I realised then that seeing birds was a way of memorising and framing the landscape, creating vivid postcards for the mind. Asola Bhatti Sanctuary would forever be about the Zorro in the trees, rather than how many right turns I had to take to get there.
For me, Keoladeo bird sanctuary was less about its famous pelicans sloshing in the water and more about a single small minivet at the very top of a dry tree in the golden hour. Framed like a molten flame; upright, tiny, but magnificent. A lily pond at the side of a grey highway was unforgettable because of a lone cotton teal swimming quietly in the waters, looking woolly against the blues-greens-pinks of the lilies and their leaves reflected in the waters. A roadside dhaba in Maharashtra was etched in my mind because a glittering, migratory blue-rock thrush chose to poke around on a wall smeared in cooking oil. Of all the places it could have gone on its migratory route, it was here, an unexpectedly stunning backdrop to a plate of onion pakoras.
These “common” sights have become a little more precious. Because many bird species thought to be common birds have steeply declined in India. In February 2020, the first report card of wild Indian birds — the State of India’s Birds Report — was released. The report, a coalition between ten institutions, analysed ten million bird lists uploaded by birdwatchers. Old records were also examined, in order to determine long term trends (over last 25 years) as well as current decline (over last 5 years). Range size was also gleaned in the report.
Several critically endangered birds such as great Indian bustards, Bengal floricans, and gyps vultures are not doing well. This was perhaps expected. But many common birds are in steep decline too, despite having much larger ranges. These include the lovely yellow-crowned woodpecker, the bird that makes a tapping sound against wood. The forest-dwelling large cuckooshrike. The cotton teal, that loves water. The serpent-hunting short-toed snake eagle. Birds with ‘common’ in their names: such as the common woodshrike. The common greenshank. The splendidly colourful little minivet. The stone-and-scrub loving Indian thick-knee. The migratory blue rock thrush. And birds only found in the Indian subcontinent: such as the sirkeer malkoha.
The thrush at the dhaba was a flash of unexpected magic, interrupting otherwise ordinary day. Beauty and the banal merged together in a piquant mix that I have come to love about life in India.
But if these birds have declined sharply, I wonder who will miss them. If we don’t see something for long enough, we develop what is known as generational amnesia or shifting baselines. We simply believe the missing thing was always missing.
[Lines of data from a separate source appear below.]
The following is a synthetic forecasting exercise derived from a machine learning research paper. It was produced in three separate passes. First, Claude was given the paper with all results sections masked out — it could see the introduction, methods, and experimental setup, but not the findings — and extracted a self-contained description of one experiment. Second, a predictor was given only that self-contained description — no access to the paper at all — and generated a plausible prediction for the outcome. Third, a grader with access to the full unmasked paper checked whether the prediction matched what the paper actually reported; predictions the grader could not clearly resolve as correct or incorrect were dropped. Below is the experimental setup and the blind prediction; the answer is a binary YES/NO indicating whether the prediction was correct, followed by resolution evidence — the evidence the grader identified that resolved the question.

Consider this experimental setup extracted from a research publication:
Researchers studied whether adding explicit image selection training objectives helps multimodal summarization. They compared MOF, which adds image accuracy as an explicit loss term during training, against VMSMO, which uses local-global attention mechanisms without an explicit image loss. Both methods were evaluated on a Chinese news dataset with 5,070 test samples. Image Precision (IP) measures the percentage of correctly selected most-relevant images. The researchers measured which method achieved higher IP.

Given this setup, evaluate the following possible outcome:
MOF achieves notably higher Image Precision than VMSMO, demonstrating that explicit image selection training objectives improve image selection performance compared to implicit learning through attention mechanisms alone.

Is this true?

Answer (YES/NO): NO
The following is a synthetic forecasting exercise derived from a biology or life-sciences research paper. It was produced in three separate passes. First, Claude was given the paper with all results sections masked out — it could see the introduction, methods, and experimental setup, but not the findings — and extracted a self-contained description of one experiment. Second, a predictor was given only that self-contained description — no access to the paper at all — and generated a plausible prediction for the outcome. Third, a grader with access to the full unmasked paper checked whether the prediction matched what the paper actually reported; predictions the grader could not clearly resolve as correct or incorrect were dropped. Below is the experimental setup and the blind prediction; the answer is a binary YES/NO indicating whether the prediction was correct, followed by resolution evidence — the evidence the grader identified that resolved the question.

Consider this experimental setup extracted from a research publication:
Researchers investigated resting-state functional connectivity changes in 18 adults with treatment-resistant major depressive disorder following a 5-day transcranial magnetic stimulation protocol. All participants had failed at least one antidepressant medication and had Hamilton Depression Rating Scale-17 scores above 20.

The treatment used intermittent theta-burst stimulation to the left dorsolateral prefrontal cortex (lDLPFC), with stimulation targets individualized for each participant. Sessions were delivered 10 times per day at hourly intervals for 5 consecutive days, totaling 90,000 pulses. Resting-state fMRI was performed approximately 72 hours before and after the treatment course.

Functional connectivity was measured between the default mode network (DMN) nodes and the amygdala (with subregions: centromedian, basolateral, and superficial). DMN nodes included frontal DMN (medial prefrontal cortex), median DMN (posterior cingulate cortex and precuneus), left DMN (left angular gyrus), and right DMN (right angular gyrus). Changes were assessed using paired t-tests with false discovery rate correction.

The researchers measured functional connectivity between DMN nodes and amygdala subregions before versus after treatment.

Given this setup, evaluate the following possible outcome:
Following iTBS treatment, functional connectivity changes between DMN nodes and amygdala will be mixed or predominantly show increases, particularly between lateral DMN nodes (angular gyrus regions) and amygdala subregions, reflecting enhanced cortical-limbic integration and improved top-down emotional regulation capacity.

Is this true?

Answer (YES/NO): NO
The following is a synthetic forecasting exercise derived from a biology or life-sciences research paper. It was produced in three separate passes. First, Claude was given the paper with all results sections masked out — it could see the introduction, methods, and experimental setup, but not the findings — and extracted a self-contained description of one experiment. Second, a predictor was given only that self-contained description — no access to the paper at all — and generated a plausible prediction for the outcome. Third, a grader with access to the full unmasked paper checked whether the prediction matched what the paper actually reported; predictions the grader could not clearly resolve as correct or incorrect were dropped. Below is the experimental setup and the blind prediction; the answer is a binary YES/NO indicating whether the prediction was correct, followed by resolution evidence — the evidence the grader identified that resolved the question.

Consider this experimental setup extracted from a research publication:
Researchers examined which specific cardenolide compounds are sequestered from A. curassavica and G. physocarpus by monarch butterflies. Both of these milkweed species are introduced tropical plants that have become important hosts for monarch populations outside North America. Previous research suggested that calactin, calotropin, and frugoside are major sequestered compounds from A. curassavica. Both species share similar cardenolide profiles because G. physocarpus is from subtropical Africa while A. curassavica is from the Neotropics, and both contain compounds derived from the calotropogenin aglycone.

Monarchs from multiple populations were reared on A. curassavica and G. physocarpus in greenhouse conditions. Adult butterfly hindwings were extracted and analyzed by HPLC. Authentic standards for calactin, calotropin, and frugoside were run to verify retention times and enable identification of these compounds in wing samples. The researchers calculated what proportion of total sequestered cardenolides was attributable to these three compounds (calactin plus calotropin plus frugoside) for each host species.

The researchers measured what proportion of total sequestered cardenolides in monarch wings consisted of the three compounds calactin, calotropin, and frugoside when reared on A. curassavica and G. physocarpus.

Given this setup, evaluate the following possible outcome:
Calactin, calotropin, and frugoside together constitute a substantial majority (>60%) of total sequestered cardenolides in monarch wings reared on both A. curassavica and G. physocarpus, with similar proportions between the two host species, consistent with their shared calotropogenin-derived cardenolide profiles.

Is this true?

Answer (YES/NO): NO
For the untrained eye, the large cuckooshrike — which only resembles a shrike but is not one — may never be missed. People may see a long-tailed shrike, commonly seen on wires and open woodlands, and consider that to be the declining large cuckooshrike. In Hindi, many birds of prey are called ‘cheel’, so the short-toed snake eagle may never be remembered because people see ‘cheel’— black kites — flying overhead. And while looking for larger birds, no one may recall the small minivet.
To see birds, you have to wait. And to know the land, you have to know the birds. Time and birds are both becoming rarer — and thus, we must force ourselves to stop and to look. And then, to ask for the protection for the voiceless.
My mind goes back to a patch of scalding rocks in Asola Bhatti Wildlife Sanctuary, on the peripheries of Delhi, and a pair of Indian thick-knees in their very middle. You can’t see them unless you really look. And when you see them, they look like goblins, with knobbly knees and bulging eyes. And yet those birds were perfectly suited to that rocky, thorny place, disappearing in plain sight, not minding the prickle of the Aravallis. They were meant to be there; they had etched the land. They gave the area a sense of place, a gravitas, a particular tilt.
We have been lucky to be surrounded by a swathe of colour and a flood of precise bird sounds: bouncing off rocks and trees, swinging over the skies and reaching us like spells cast in foreign languages. The more abundant “common” birds have kept their dates with us, at roadside ponds and teashops. They are unlike the rarer ones who we have to intentionally go looking for. These common ones are wild spirits that come to us. Our eyes and ears would be impoverished without them; I desperately hope for common birds to remain common.